Overview
Parkinson’s disease (PD) is a progressive neurodegenerative disorder characterized by the loss of neuronal dopamine production in the brain, causing motor and non-motor symptoms.
Deep brain stimulation (DBS) was first used in the 1970s for the treatment of chronic pain. Mixed results and poor electrode design caused a cessation of significant activity in this field in the 1980s, but over the ensuing 25 years, DBS has become a safe and effective treatment for advanced movement disorders, including PD when symptoms are no longer managed adequately with medications.
DBS is currently approved by the US Food and Drug Administration for PD and essential tremor, as well as a humanitarian device exception for dystonia and obsessive-compulsive disorder. DBS is used for patients with PD of at least 4 years’ duration and 4 months of motor complications, and can improve tremor, rigidity, slowness of movement, and drug-induced dyskinesias.
DBS, a form of stereotactic surgery, has become the surgical procedure of choice for Parkinson disease (PD) because it does not involve destruction of brain tissue; it is reversible and can be adjusted as the disease progresses or adverse events occur. Bilateral DBS can be performed without a significant increase in adverse events.
Continued refinement of the knowledge of basal ganglia circuitry and PD pathophysiology of movement disorders has narrowed DBS surgery to 3 key gray matter structures: subthalamic nucleus (STN), pars interna of the globus pallidus (GPi), and intermediate thalamus (VIM) in the thalamus.
The STN and GPi are the preferred two targets for using DBS to treat PD, but VIM can also be utilized when tremor is the primary symptom.
There are evidences in the literature demonstrating the benefit of DBS for treatment of PD. Studies have showed that DBS plus best medical therapy is superior to best medical therapy alone for advanced PD in controlling motor symptoms and improving quality of life.

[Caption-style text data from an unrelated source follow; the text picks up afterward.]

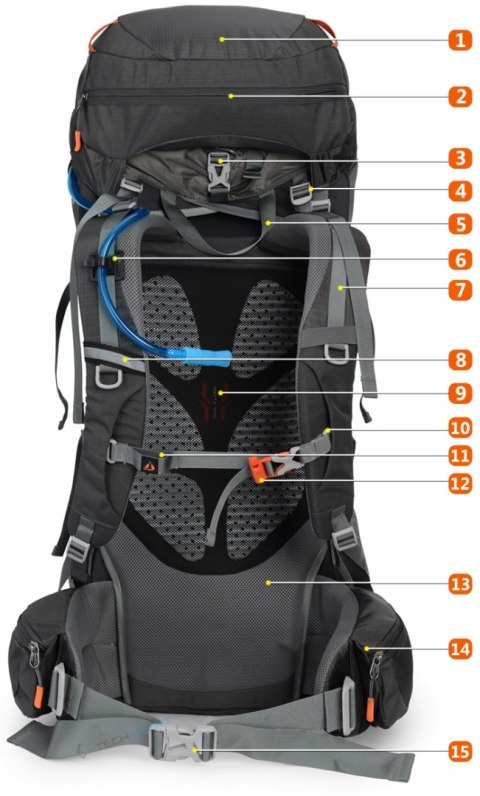 PLECAK TURYSTYCZNY TREKKINGOWY BERGSON MATTERHORN 70L-80L WYPRAWOWY | SZARY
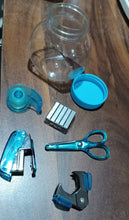 Mini Office Stationery Set -  Stapler, Scissors, Paper Clips, Tape Dispenser, Transparent Tape, And Staples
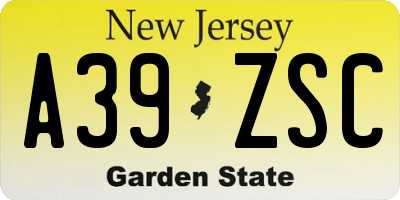NJ license plate A39ZSC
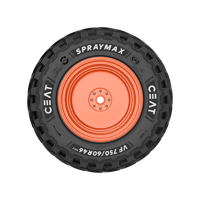 Ceat шина VF380/105R50 179D SPRAYMAX TL — шина на оранжевом диске, вид сбоку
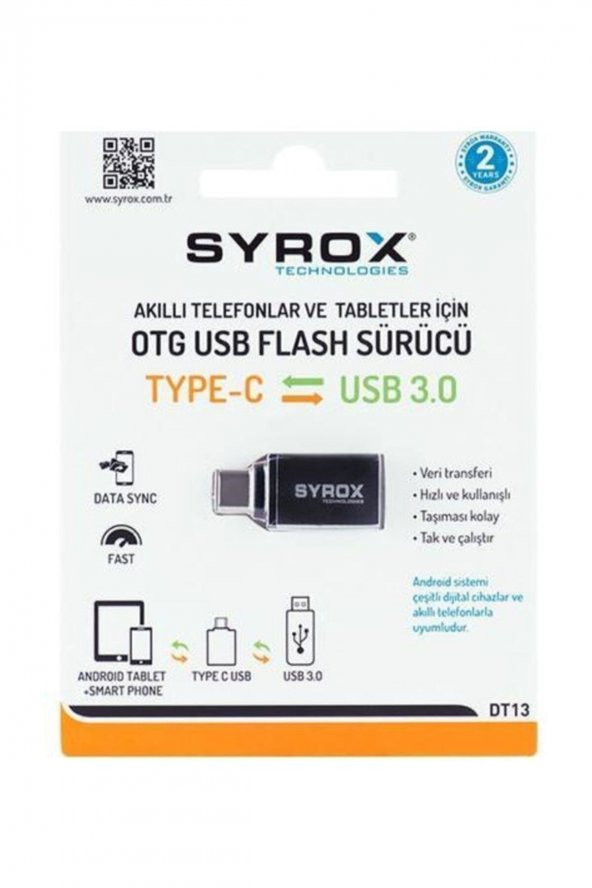 Usb-3 Den Type-c Ye Dönüştürücü Otg Dt13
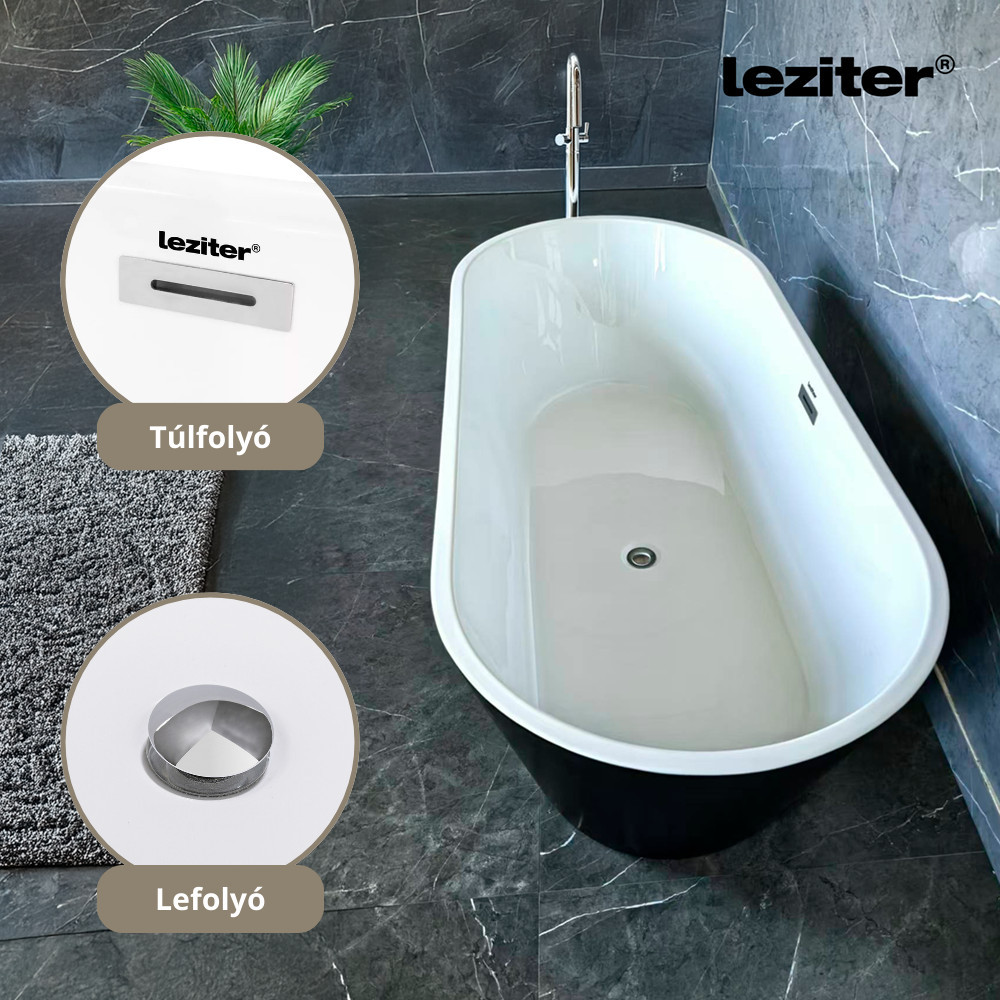 Cadă freestanding Leziter Noa 170x75x56 cm, neagră mată, acril sanitar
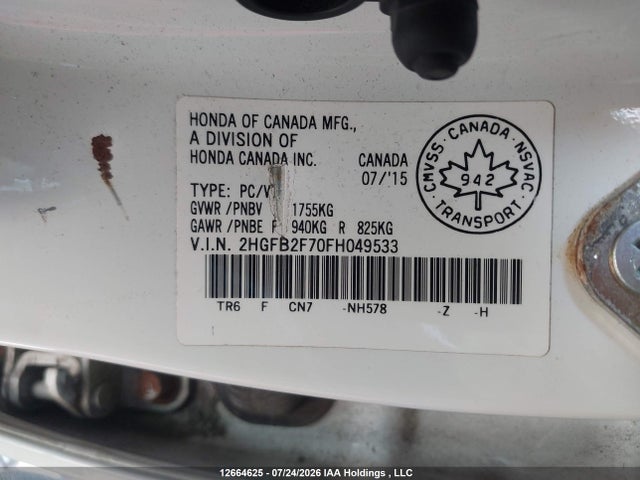 Honda Civic Touring 2015 2HGFB2F70FH049533 Image 9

Moreover, a meta-analysis of randomized controlled trials of DBS in 1184 patients with PD showed that DBS significantly improves patients’ symptoms, functionality, and quality of life, in addition to the reduction of the required medication dose and its associated complications.
It has also been reported that the DBS benefits can be maintained for more than 10 years.
The long-term outcomes of DBS of GPi and STN for patients with PD were reported in a multicenter randomized controlled trial.
The results showed motor function improved between baseline and 36 months for GPi (41.1 to 27.1) and STN (42.5 to 29.7). Health-related quality of life improved at 6 months on all subscales, but improvement diminished over time. It is concluded that the beneficial effect of DBS on motor function was stable and comparable by target over 36 months.
Guidelines have been developed to help neurologists and general physicians identify PD patients who may benefit from referral to a specialized DBS team; these teams assess the likely benefits and risks of DBS for each referred patient.